Image-based spatial reasoning data:
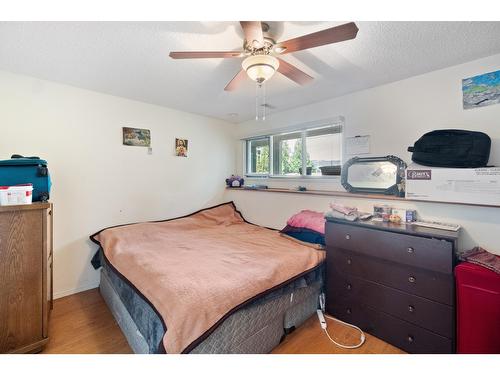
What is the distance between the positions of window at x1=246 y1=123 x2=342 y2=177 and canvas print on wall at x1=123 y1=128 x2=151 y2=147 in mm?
1593

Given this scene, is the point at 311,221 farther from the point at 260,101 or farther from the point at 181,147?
the point at 181,147

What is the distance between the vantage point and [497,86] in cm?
167

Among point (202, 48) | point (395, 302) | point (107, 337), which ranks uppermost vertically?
point (202, 48)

Task goal:
Quote every line of the items above verbatim, leaving out the pictures.

Solution to this problem:
What is the distance between the positions of window at x1=246 y1=123 x2=342 y2=177 and canvas print on wall at x1=123 y1=128 x2=151 y2=147 in mm?
1593

Given this scene, is the point at 311,221 farther from the point at 260,101 or farther from the point at 181,147?
the point at 181,147

What is the distance between the vantage point and [497,86] in cm?
167

Among point (202, 48) | point (395, 302) | point (107, 337), which ranks uppermost vertically?
point (202, 48)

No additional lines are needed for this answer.